Section 167.020 establishes guidelines and requirements for registration of pupils. It contains seven subsections. The first six subsections cover registration requirements for students. Section 167.020.2, on which plaintiffs rely, concerns proof of residency in the district. Neither that subsection, or any of the other subsections concerning residency of students, authorize or even mention attorney fees or litigation costs and damages.
The last subsection, section 167.020.7, covers student records. It places an obligation on school officials enrolling a student to request certain records from the student’s previous school(s). The subsection also places an obligation on the student’s previous school(s) to furnish the reports. Further, it places restrictions on the access to such records. It is in this context that the last paragraph of section 167.020.7(2) states:
Any person found in violation of this subsection is guilty of a class B misdemeanor. Whenever any school entity fails to comply with these provisions, a parent may bring a civil action against the school district for attorney fees, litigation costs and damages, (emphasis added).
Plaintiffs argue these provisions authorize civil suits for attorney fees arising from disputes over student registration. We disagree. The specific language of section 167.020.7(2) and its context clearly limits its application to matters arising under section 167.020.7, i.e. student records.

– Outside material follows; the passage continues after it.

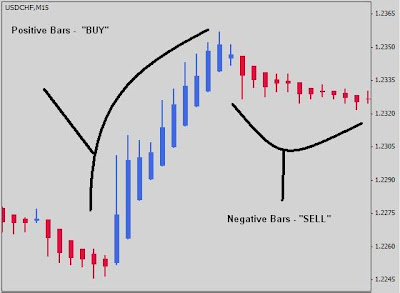 Index pair trading strategy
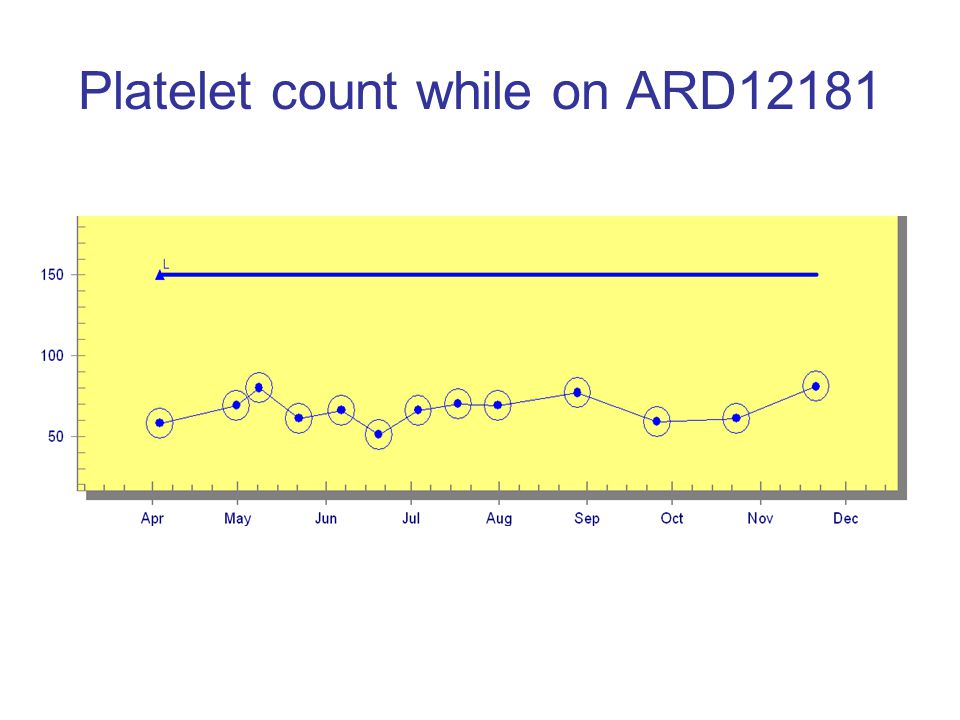 Platelet count while on ARD12181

The general rule is that ordinarily attorney fees cannot be recovered absent statutory authority or a contractual provision. Estate of Zeppenfeld, 593 S.W.2d 890, 894-95 (Mo.App.E.D.1979). Here, in the absence of statutory authority, plaintiffs were not entitled to attorney fees, litigation costs and damages under section 167.020. Plaintiffs’ first point is denied.
In their second point, plaintiffs’ allege “section 536.150 and Supreme Court Rule 100.08 grants jurisdiction to the court to review action of the school board by injunctive relief.” As with point one, this point does not comply with Rule 84.04(d).

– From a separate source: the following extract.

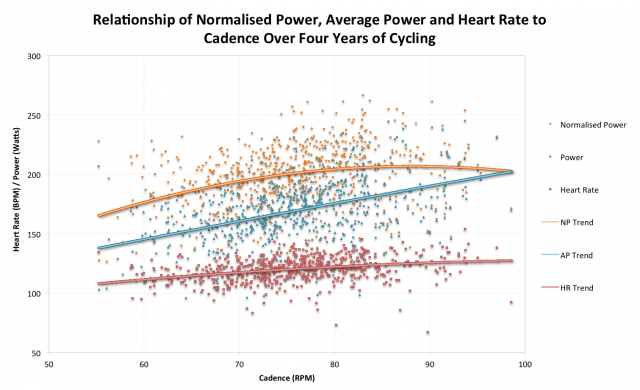 Relationship of Normalised Power, Average Power and Heart Rate with Cadence over Four Years of Cycling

Section 536.150 RSMo 1994 provides a mechanism for courts to review by injunction *556or other means the decisions of administrative officers and bodies. However, by its express terms, section 536.150.1 applies only when the decision “is not subject to administrative review.” Here, the superintendent’s decision was subject to the school board’s review, as well as judicial review. Plaintiffs filed their petition before the administrative review had been completed. When that administrative review was completed, plaintiffs did not seek further review. Section 536.150 does not furnish any basis for circuit court jurisdiction in this matter.
Plaintiffs also quote and rely on Rule 100.08. Rule 100 pertains to Judicial Review of Administrative Decisions. Presently, that rule encompasses only Rules 100.01 and 100.02. Rule 100.08 is no longer in effect. The supreme court repealed it effective January 1, 1983. Plaintiffs’ second point is denied.
Having found that the relief sought in plaintiffs’ petition is either moot or not authorized by any statute or rule, defendants’ motion to dismiss plaintiffs’ appeal is granted.
PUDLOWSKI and GARY M. GAERTNER, JJ., concur.. The other defendant is the Hazelwood School Board.
. Unless otherwise indicated, all statutory references are to RSMo Cum.Supp.1996.